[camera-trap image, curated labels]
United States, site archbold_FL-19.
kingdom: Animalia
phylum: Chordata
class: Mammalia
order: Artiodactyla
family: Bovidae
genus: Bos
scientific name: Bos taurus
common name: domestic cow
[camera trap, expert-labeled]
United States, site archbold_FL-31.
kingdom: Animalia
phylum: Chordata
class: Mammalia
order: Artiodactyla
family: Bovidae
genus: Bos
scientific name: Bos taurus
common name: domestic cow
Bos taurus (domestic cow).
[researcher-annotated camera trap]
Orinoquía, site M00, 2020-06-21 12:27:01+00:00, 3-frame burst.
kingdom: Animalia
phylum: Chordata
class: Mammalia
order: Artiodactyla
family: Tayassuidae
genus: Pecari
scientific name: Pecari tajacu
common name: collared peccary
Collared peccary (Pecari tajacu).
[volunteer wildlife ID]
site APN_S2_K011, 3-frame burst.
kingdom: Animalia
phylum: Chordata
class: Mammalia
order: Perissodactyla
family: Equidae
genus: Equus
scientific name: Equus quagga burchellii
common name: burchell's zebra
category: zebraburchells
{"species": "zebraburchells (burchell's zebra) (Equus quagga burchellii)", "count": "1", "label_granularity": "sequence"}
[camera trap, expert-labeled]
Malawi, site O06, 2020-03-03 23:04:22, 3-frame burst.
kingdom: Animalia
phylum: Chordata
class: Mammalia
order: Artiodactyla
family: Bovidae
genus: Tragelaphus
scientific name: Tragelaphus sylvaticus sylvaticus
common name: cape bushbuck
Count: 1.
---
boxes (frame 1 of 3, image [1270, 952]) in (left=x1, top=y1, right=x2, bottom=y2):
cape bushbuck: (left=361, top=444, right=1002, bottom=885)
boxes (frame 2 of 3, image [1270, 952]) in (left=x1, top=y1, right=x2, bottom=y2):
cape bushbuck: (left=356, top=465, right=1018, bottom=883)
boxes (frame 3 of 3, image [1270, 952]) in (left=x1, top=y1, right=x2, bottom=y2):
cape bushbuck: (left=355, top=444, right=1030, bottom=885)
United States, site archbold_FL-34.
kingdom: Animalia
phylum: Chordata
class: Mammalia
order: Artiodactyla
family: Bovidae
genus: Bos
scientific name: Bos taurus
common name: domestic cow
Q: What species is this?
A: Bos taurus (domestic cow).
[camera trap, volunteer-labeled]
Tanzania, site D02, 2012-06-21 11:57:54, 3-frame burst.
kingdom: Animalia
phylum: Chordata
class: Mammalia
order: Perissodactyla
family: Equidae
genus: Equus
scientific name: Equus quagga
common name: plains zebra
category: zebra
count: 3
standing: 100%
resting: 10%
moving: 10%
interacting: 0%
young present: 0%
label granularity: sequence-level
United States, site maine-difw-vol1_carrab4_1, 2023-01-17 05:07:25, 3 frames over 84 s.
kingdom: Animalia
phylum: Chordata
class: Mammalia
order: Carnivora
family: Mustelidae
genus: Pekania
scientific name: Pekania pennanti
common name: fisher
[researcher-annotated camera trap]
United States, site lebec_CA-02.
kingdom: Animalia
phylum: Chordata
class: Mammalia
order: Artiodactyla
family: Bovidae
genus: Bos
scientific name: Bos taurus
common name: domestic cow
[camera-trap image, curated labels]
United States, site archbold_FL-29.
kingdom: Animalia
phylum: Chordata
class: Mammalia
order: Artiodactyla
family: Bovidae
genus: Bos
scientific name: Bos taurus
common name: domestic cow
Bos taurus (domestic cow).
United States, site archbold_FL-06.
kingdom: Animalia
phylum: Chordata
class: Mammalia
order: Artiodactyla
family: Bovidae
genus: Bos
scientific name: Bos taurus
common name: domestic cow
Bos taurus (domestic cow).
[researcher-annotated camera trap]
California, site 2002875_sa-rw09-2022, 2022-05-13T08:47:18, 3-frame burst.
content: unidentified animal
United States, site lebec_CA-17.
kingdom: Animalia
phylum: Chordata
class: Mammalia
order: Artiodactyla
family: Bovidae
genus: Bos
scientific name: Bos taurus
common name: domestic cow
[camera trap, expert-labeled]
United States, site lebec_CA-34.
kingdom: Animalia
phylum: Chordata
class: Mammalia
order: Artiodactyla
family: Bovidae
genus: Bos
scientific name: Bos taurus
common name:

- **Problem requirements**
Restate each line of the records above without any deviation.

- **Answer space**
[camera-trap image, curated labels]
United States, site archbold_FL-19.
kingdom: Animalia
phylum: Chordata
class: Mammalia
order: Artiodactyla
family: Bovidae
genus: Bos
scientific name: Bos taurus
common name: domestic cow
[camera trap, expert-labeled]
United States, site archbold_FL-31.
kingdom: Animalia
phylum: Chordata
class: Mammalia
order: Artiodactyla
family: Bovidae
genus: Bos
scientific name: Bos taurus
common name: domestic cow
Bos taurus (domestic cow).
[researcher-annotated camera trap]
Orinoquía, site M00, 2020-06-21 12:27:01+00:00, 3-frame burst.
kingdom: Animalia
phylum: Chordata
class: Mammalia
order: Artiodactyla
family: Tayassuidae
genus: Pecari
scientific name: Pecari tajacu
common name: collared peccary
Collared peccary (Pecari tajacu).
[volunteer wildlife ID]
site APN_S2_K011, 3-frame burst.
kingdom: Animalia
phylum: Chordata
class: Mammalia
order: Perissodactyla
family: Equidae
genus: Equus
scientific name: Equus quagga burchellii
common name: burchell's zebra
category: zebraburchells
{"species": "zebraburchells (burchell's zebra) (Equus quagga burchellii)", "count": "1", "label_granularity": "sequence"}
[camera trap, expert-labeled]
Malawi, site O06, 2020-03-03 23:04:22, 3-frame burst.
kingdom: Animalia
phylum: Chordata
class: Mammalia
order: Artiodactyla
family: Bovidae
genus: Tragelaphus
scientific name: Tragelaphus sylvaticus sylvaticus
common name: cape bushbuck
Count: 1.
---
boxes (frame 1 of 3, image [1270, 952]) in (left=x1, top=y1, right=x2, bottom=y2):
cape bushbuck: (left=361, top=444, right=1002, bottom=885)
boxes (frame 2 of 3, image [1270, 952]) in (left=x1, top=y1, right=x2, bottom=y2):
cape bushbuck: (left=356, top=465, right=1018, bottom=883)
boxes (frame 3 of 3, image [1270, 952]) in (left=x1, top=y1, right=x2, bottom=y2):
cape bushbuck: (left=355, top=444, right=1030, bottom=885)
United States, site archbold_FL-34.
kingdom: Animalia
phylum: Chordata
class: Mammalia
order: Artiodactyla
family: Bovidae
genus: Bos
scientific name: Bos taurus
common name: domestic cow
Q: What species is this?
A: Bos taurus (domestic cow).
[camera trap, volunteer-labeled]
Tanzania, site D02, 2012-06-21 11:57:54, 3-frame burst.
kingdom: Animalia
phylum: Chordata
class: Mammalia
order: Perissodactyla
family: Equidae
genus: Equus
scientific name: Equus quagga
common name: plains zebra
category: zebra
count: 3
standing: 100%
resting: 10%
moving: 10%
interacting: 0%
young present: 0%
label granularity: sequence-level
United States, site maine-difw-vol1_carrab4_1, 2023-01-17 05:07:25, 3 frames over 84 s.
kingdom: Animalia
phylum: Chordata
class: Mammalia
order: Carnivora
family: Mustelidae
genus: Pekania
scientific name: Pekania pennanti
common name: fisher
[researcher-annotated camera trap]
United States, site lebec_CA-02.
kingdom: Animalia
phylum: Chordata
class: Mammalia
order: Artiodactyla
family: Bovidae
genus: Bos
scientific name: Bos taurus
common name: domestic cow
[camera-trap image, curated labels]
United States, site archbold_FL-29.
kingdom: Animalia
phylum: Chordata
class: Mammalia
order: Artiodactyla
family: Bovidae
genus: Bos
scientific name: Bos taurus
common name: domestic cow
Bos taurus (domestic cow).
United States, site archbold_FL-06.
kingdom: Animalia
phylum: Chordata
class: Mammalia
order: Artiodactyla
family: Bovidae
genus: Bos
scientific name: Bos taurus
common name: domestic cow
Bos taurus (domestic cow).
[researcher-annotated camera trap]
California, site 2002875_sa-rw09-2022, 2022-05-13T08:47:18, 3-frame burst.
content: unidentified animal
United States, site lebec_CA-17.
kingdom: Animalia
phylum: Chordata
class: Mammalia
order: Artiodactyla
family: Bovidae
genus: Bos
scientific name: Bos taurus
common name: domestic cow
[camera trap, expert-labeled]
United States, site lebec_CA-34.
kingdom: Animalia
phylum: Chordata
class: Mammalia
order: Artiodactyla
family: Bovidae
genus: Bos
scientific name: Bos taurus
common name:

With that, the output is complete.